**Text to read**
Join Date: Oct 2010
Location: London, UK
Device: Kindle Paperwhite 3G, iPad 3, iPad Air
[GUI Plugin] Quality Check
This plugin is intended to help you identify covers or book metadata that may need editing in your library that the normal calibre search criteria cannot identify, or is more conveniently accessible. It also offers a battery of ePub quality checks to help you identify ePubs that may warrant further attention to remove cruft files, reconvert etc. You can also search across your ePubs for ad hoc criteria to find text or specifically named items using regular expressions.
Amazon Fire users will find the Mobi checks useful to identify books which will not show in the correct folder due to internal metadata issues with the ASIN or cdetype.
For the OCD types, this plugin can be used to find books that need better quality covers based on physical or file size to be sourced to replace those in your library currently.
You may have noticed when editing individual books in the Edit Metadata screen that your book has a red colored background field indicating a potential problem. This plugin allows you to bulk find all such books in your library so that you can resolve any issues such as by using the bulk metadata edit dialog. A separate "Check missing" menu offers a quick way to serch for common missing data without having to remember calibre's search syntax.
Main Features of v1.9.11:
- Find ePub formats that have one, multiple, legacy or no jackets. Legacy jackets are from calibre conversions prior to 0.6.50 which will result in duplicated jackets if you convert again.

**Data supplied**
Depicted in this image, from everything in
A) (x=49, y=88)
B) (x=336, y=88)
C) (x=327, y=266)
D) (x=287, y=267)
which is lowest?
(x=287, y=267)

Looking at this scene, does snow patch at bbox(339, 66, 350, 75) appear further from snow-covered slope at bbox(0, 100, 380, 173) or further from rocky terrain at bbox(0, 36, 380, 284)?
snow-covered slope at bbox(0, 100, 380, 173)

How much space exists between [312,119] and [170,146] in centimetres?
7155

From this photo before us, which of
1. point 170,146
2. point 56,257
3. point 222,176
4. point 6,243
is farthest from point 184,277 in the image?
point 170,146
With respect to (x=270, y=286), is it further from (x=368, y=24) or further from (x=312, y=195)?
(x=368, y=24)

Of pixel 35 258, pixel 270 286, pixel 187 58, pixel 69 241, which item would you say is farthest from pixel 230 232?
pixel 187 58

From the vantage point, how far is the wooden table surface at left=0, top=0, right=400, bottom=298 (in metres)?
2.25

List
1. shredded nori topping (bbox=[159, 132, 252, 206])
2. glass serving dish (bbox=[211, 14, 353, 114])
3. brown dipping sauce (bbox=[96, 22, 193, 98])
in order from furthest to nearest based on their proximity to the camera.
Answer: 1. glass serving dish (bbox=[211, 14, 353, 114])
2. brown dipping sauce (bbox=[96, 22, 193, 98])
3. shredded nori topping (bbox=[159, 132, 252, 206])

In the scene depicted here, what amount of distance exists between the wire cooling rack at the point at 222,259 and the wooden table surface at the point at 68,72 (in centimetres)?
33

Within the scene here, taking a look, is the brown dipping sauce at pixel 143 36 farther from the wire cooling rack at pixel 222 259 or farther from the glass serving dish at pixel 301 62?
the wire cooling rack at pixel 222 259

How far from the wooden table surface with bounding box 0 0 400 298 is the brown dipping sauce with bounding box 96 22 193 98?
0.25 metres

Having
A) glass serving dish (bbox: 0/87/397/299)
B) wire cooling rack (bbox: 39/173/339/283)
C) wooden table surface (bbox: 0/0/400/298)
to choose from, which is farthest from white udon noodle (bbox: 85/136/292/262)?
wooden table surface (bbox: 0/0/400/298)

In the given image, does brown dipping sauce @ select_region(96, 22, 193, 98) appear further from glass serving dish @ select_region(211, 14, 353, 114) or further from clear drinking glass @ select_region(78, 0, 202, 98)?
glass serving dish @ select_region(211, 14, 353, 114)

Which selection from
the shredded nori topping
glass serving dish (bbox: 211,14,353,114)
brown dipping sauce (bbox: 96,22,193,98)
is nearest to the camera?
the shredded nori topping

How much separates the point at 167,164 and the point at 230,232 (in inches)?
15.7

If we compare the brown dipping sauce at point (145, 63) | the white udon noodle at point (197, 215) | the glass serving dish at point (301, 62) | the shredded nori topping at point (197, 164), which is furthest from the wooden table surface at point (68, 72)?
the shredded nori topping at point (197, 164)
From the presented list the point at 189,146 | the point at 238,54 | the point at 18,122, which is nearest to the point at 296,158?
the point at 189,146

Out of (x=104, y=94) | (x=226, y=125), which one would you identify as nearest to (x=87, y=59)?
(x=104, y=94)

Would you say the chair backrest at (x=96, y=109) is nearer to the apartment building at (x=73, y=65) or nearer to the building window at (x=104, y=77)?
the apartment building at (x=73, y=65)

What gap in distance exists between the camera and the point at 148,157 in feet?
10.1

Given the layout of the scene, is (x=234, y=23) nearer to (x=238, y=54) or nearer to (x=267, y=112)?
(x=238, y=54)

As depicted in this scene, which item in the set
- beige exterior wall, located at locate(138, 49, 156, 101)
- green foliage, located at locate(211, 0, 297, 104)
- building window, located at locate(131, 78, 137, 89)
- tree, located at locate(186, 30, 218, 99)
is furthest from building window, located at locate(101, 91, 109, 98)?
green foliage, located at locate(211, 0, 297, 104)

**Challenges**
A. Reproduce the Quality Check plugin post word for word, from "Join Date: Oct" to "using regular expressions.".
B. Recast the records as a Markdown table with the columns Num and Line, running from the line with "Given the layout" through the end of the records, one numbered row per line and no rows for blank lines.
The plugin post and the records are unrelated to each other.

**Outputs for the tasks**
A.
Join Date: Oct 2010
Location: London, UK
Device: Kindle Paperwhite 3G, iPad 3, iPad Air
[GUI Plugin] Quality Check
This plugin is intended to help you identify covers or book metadata that may need editing in your library that the normal calibre search criteria cannot identify, or is more conveniently accessible. It also offers a battery of ePub quality checks to help you identify ePubs that may warrant further attention to remove cruft files, reconvert etc. You can also search across your ePubs for ad hoc criteria to find text or specifically named items using regular expressions.

B.
| Num | Line |
|---|---|
| 1 | Given the layout of the scene, is (x=234, y=23) nearer to (x=238, y=54) or nearer to (x=267, y=112)? |
| 2 | (x=238, y=54) |
| 3 | As depicted in this scene, which item in the set |
| 4 | - beige exterior wall, located at locate(138, 49, 156, 101) |
| 5 | - green foliage, located at locate(211, 0, 297, 104) |
| 6 | - building window, located at locate(131, 78, 137, 89) |
| 7 | - tree, located at locate(186, 30, 218, 99) |
| 8 | is furthest from building window, located at locate(101, 91, 109, 98)? |
| 9 | green foliage, located at locate(211, 0, 297, 104) |